One possible advantage to chickens is you don’t necessarily have to kill them to get a product but decide in the beginning are you keeping pets that you will have for years even if they are not producing eggs or are they headed for the stew pot when production stops?
Rabbits: rabbits give lots of meat and reproduce very quickly! The are fairly quiet and if the neighbors just see a hutch with the same color rabbits in it there aren’t a whole lot of questions regarding it. However, the downside is you have to be okay with slaughtering your own bunny. Some people can do it,others can’t.
Quail: These little guys have a very fast reproduction rate, give both eggs and meat and you can raise them in close quarters. They were bred to live in cages although aviary systems can work. There is also less attachment to these guys than bunnies so butchering is easier.
Aquaculture: Raising fish like tilapia in a tank with attached grow beds can be a convenient way to produce a meat source and grow some veggies. An added bonus is fish are quiet so they are not an animal that will bother the neighbors in close suburban quarters.
Acreage: Again, choices abound the more land you have available for use. All those already mentioned chickens, quail, rabbits, plus goats, pigs, cattle, alpacas, sheep.
Look for breeds that fit what you need/want. Different breeds provide better output for dairy versus meat or other products. You may be able to wait and find a deal on an animal that is the breed you want or if you are flexible on the breed you may find it faster.
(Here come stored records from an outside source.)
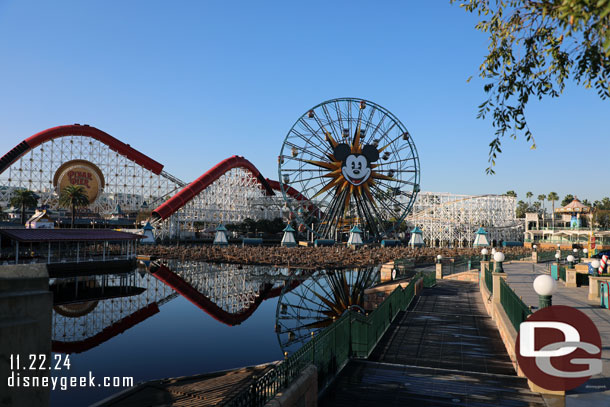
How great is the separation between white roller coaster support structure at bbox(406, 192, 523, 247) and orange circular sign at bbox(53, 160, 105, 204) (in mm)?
54583

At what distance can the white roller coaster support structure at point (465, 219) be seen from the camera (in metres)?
75.1

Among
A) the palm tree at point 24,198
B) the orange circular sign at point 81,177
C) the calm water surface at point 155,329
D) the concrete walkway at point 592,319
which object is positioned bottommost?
the calm water surface at point 155,329

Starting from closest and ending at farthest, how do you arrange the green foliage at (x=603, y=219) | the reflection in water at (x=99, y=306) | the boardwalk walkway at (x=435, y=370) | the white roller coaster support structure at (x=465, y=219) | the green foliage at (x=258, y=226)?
the boardwalk walkway at (x=435, y=370)
the reflection in water at (x=99, y=306)
the white roller coaster support structure at (x=465, y=219)
the green foliage at (x=258, y=226)
the green foliage at (x=603, y=219)

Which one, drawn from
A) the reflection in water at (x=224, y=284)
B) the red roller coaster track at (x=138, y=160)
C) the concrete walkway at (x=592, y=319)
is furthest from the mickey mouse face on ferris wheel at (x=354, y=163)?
the concrete walkway at (x=592, y=319)

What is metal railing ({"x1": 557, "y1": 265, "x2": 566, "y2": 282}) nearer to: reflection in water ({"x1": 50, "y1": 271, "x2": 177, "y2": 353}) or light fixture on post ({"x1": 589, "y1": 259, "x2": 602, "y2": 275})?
light fixture on post ({"x1": 589, "y1": 259, "x2": 602, "y2": 275})

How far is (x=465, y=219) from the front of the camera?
258 ft

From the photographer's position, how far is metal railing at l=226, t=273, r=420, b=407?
547 centimetres

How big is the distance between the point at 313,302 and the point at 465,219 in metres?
61.6

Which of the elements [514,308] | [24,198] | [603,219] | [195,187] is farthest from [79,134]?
[603,219]

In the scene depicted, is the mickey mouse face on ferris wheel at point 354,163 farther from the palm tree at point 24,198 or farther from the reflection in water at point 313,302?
the palm tree at point 24,198

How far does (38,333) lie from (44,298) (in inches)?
8.5

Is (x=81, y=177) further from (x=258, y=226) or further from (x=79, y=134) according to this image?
(x=258, y=226)

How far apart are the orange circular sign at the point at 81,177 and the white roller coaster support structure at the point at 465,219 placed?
54.6 metres

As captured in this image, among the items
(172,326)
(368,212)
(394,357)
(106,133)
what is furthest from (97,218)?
(394,357)
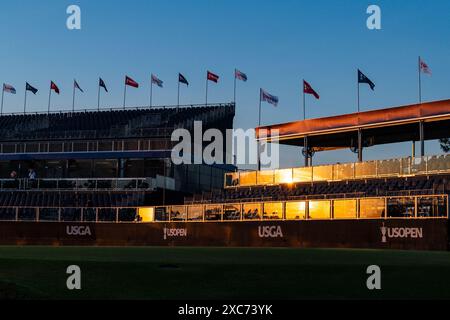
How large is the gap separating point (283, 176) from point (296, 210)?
32.8 feet

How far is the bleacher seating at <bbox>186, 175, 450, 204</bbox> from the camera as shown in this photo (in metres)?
33.4

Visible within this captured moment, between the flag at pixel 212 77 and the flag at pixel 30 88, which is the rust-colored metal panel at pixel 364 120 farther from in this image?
the flag at pixel 30 88

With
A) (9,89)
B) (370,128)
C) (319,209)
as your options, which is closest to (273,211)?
(319,209)

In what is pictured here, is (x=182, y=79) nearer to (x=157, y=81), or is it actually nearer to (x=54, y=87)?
(x=157, y=81)

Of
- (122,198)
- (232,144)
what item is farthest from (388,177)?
(232,144)

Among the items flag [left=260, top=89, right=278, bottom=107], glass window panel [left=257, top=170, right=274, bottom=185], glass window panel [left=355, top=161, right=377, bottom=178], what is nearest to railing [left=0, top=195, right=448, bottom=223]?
glass window panel [left=355, top=161, right=377, bottom=178]

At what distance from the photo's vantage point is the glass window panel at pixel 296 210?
35.7 m

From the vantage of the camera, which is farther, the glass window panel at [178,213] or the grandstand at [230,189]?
the glass window panel at [178,213]

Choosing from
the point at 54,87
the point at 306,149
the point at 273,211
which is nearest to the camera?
the point at 273,211

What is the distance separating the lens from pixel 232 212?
39750 millimetres

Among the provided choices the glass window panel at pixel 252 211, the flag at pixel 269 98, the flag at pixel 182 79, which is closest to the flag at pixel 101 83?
A: the flag at pixel 182 79

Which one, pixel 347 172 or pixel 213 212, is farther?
pixel 347 172

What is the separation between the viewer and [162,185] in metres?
60.4

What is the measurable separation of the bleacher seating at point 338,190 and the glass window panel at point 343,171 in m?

If accepting free or price reduced livestock be sure that the animal is truly healthy. You may not be saving much in the long run if it has multiple problems. Animals used for breeding stock should have good confirmation and good health. It’s not saving you money if your cow to breed always throws twins or triplets that die.
If the animal is destined for freezer camp just make sure it can make it to freezer camp without too many issues.
Step 5: Self-Reliancy
You can begin these steps anywhere. The basic idea is to prepare yourself so that in an emergency you aren’t just waiting around for help. You can begin helping yourself. I give many ideas for this in my Ultimate Guide to Homestead Emergency Preparedness.
If you are in an apartment you may not need a cattle trailer to move livestock if you have an emergency but do you have a plan to evacuate your dog if needed or have someone to call to water your plants if you had to leave town unexpectedly? What if your water was shut off, do you even have safe water to drink or are you going to be at the grocery store fighting over a pack of Ozarka?
Step 6: Always keep learning
It’s never been easier to homestead than in today’s world where YouTube and various websites can teach you how to do just about anything on a homestead. This makes it possible for even the city slicker to learn how to manage their farm.
It takes time though and constant learning. One of the hardest things about homesteading is really the time factor. You probably won’t have hours to spend watching TV especially if you are working off the farm and trying to homestead.
Accepting that your free time will be filled with research and learning for a new project will make it easier to be successful on the homestead.
Homesteading is definitely a journey as you continue to gain new skills. I hope that I’ve encouraged you to take the first small baby steps on this adventure!